[Texto apresentado]:
........
Paris, 30 Mar 2020 (AFP) - Algumas autoridades europeias não escondem seu desconforto em relação à China, uma superpotência que eles acusam de avançar seus peões geopolíticos na crise do Covid-19 e de tentar reescrever a história da pandemia em seu território.

A secretária de Estado francesa para os Assuntos Europeus, Amélie de Monchalin, no domingo, criticou a China e a Rússia por "instrumentalizar" sua ajuda internacional.

Alguns dias antes, o chefe da diplomacia europeia, Josep Borrell, criticou a "disputa mundial de narrativas" em andamento e as "lutas de influência" através da "distorção" dos eventos e da "política de generosidade".

Ele lembrou que, embora hoje "estejam sendo feitas tentativas para desacreditar" a Europa, em janeiro, a crise era apenas chinesa, estava localizada apenas em Hubei", e foi agravada porque os líderes do partido chinês (comunista) ocultaram informações cruciais". Lembrou ainda que a Europa ajudou a China, como Pequim está fazendo agora com o Velho Continente.

Como eles, muitas autoridades europeias suspeitam que a superpotência chinesa - que parece ter erradicado a epidemia de coronavírus em seu país - está usando a "diplomacia da máscara" para exaltar seu modelo de poder.

Pequim pediu discrição quando a UE partiu em sua ajuda, mas agora, quando se trata da ajuda da Europa, está destacando sua ação com uma "campanha de comunicação sem precedentes", enfatiza Antoine Bondaz, da Fundação para a Pesquisa Estratégica (FRS), em uma nota dedicada à "Rota da Seda Sanitária".

Essas ações incluem "uma doação de US$ 20 milhões à OMS, o envio de médicos para o Irã e a Itália, a construção de um laboratório no Iraque, o envio de testes para as Filipinas e de equipamentos de proteção para o Paquistão e a França", lista o pesquisador.
........
[Dados para análise]:
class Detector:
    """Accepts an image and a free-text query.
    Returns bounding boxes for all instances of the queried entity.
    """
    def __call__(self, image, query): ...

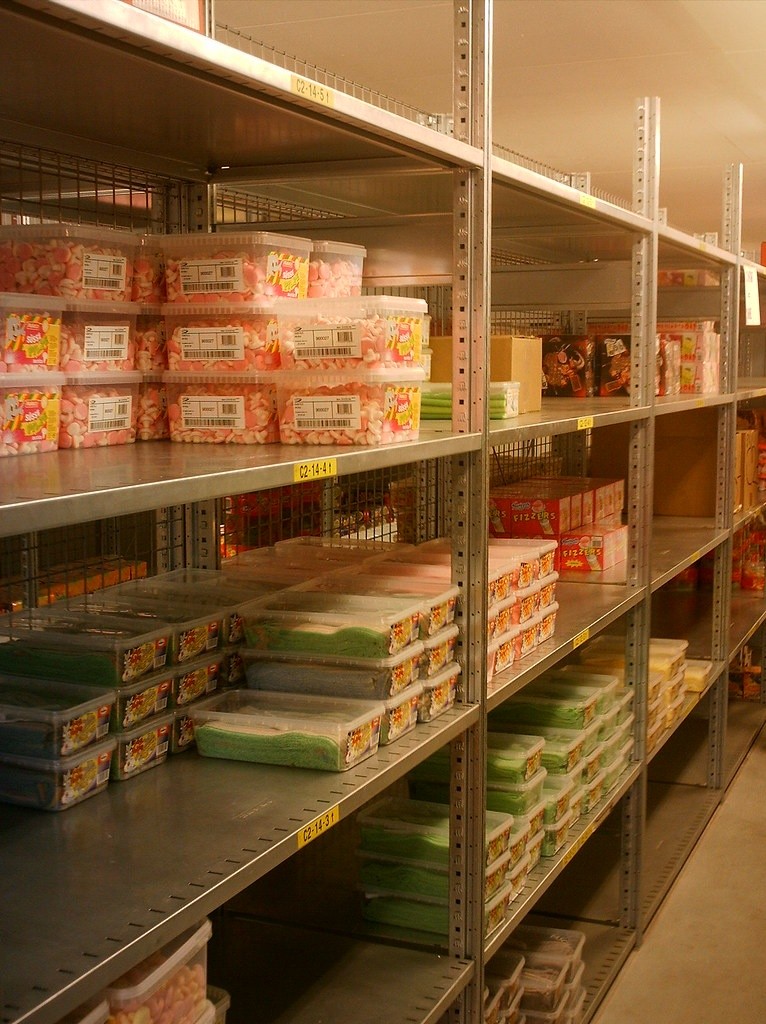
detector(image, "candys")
[0,243,422,452]
[105,954,206,1024]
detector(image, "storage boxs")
[540,334,697,397]
[353,635,714,939]
[429,336,541,413]
[483,925,587,1024]
[58,917,229,1024]
[490,475,628,571]
[1,537,558,810]
[734,430,760,518]
[421,382,521,419]
[1,225,433,457]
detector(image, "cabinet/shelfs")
[1,0,474,1024]
[645,163,766,794]
[493,96,734,967]
[185,1,650,1024]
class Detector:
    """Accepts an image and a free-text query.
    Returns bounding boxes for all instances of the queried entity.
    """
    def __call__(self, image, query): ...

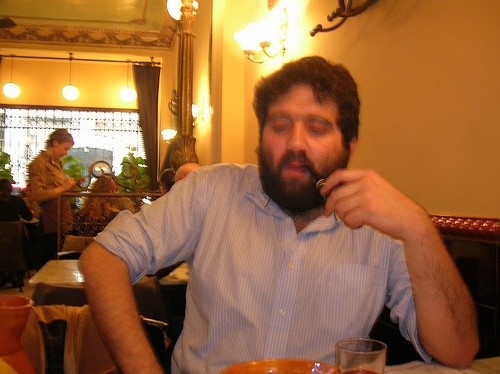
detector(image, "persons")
[0,129,202,288]
[78,56,479,374]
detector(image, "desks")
[27,259,189,337]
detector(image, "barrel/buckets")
[0,296,35,357]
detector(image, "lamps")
[62,52,80,100]
[3,55,21,98]
[118,60,137,102]
[236,8,288,63]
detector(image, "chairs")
[17,305,176,374]
[0,221,29,292]
[62,234,96,252]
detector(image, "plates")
[219,358,336,374]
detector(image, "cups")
[335,337,387,374]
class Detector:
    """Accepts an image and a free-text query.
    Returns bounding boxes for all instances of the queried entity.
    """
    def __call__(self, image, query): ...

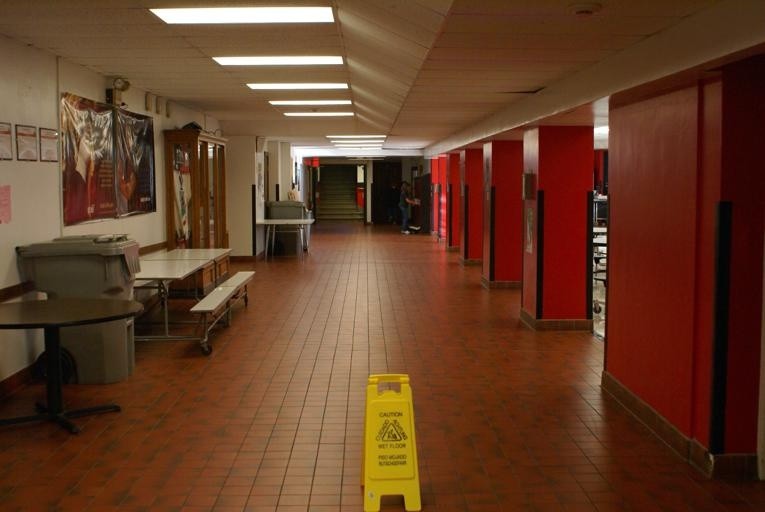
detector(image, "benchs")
[190,268,255,355]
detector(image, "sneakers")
[401,230,410,234]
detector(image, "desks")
[1,300,146,438]
[257,219,316,260]
[136,246,233,354]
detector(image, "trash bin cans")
[266,201,312,255]
[15,234,140,385]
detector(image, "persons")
[387,185,397,224]
[399,181,416,234]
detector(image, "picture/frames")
[0,122,59,163]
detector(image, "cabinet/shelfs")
[169,131,230,298]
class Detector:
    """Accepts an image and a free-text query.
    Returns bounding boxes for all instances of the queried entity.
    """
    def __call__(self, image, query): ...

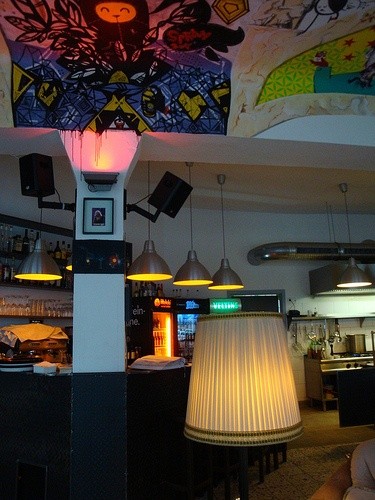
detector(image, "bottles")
[46,299,72,317]
[17,279,36,287]
[177,328,195,339]
[134,281,144,297]
[0,224,8,254]
[153,318,164,356]
[11,256,17,284]
[8,225,22,254]
[172,288,200,298]
[29,230,40,253]
[62,264,68,288]
[47,242,55,260]
[177,318,196,329]
[36,280,61,289]
[157,284,164,297]
[178,340,194,361]
[0,255,10,284]
[61,241,72,260]
[54,240,61,260]
[144,281,157,297]
[22,228,29,254]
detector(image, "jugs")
[310,342,321,359]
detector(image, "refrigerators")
[126,297,210,363]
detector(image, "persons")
[92,208,105,226]
[342,439,375,500]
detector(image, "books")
[33,361,73,373]
[128,355,185,370]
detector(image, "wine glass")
[5,295,31,315]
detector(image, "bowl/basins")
[328,355,340,360]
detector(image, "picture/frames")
[82,197,114,235]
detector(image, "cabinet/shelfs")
[0,213,133,319]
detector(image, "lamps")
[172,162,214,287]
[336,184,372,288]
[14,209,63,281]
[208,174,245,290]
[127,161,173,281]
[183,311,305,500]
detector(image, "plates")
[0,359,43,373]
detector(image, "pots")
[346,334,366,353]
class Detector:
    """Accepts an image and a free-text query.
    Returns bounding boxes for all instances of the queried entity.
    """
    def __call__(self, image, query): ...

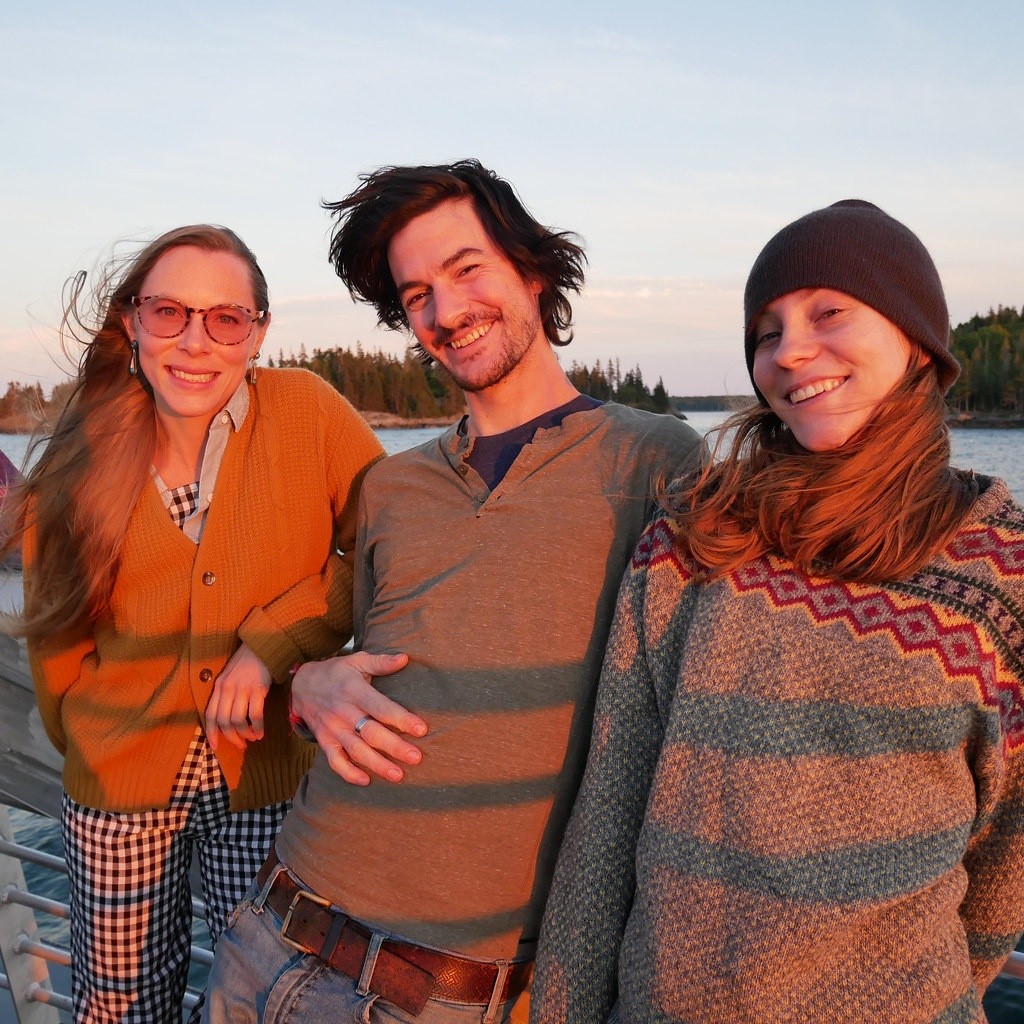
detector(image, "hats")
[742,198,962,423]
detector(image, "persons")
[200,158,712,1024]
[528,200,1024,1024]
[22,223,389,1024]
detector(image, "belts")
[254,843,535,1018]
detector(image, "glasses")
[131,296,264,346]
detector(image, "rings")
........
[O que fazer]:
Redigite, sem qualquer alteração, o trecho do texto sobre a China na crise da Covid-19 compreendido entre "Ele lembrou que, embora" e "o Velho Continente.", inclusive. Os dados provêm de uma fonte distinta daquela do texto.

[Espaço para resposta]:
Ele lembrou que, embora hoje "estejam sendo feitas tentativas para desacreditar" a Europa, em janeiro, a crise era apenas chinesa, estava localizada apenas em Hubei", e foi agravada porque os líderes do partido chinês (comunista) ocultaram informações cruciais". Lembrou ainda que a Europa ajudou a China, como Pequim está fazendo agora com o Velho Continente.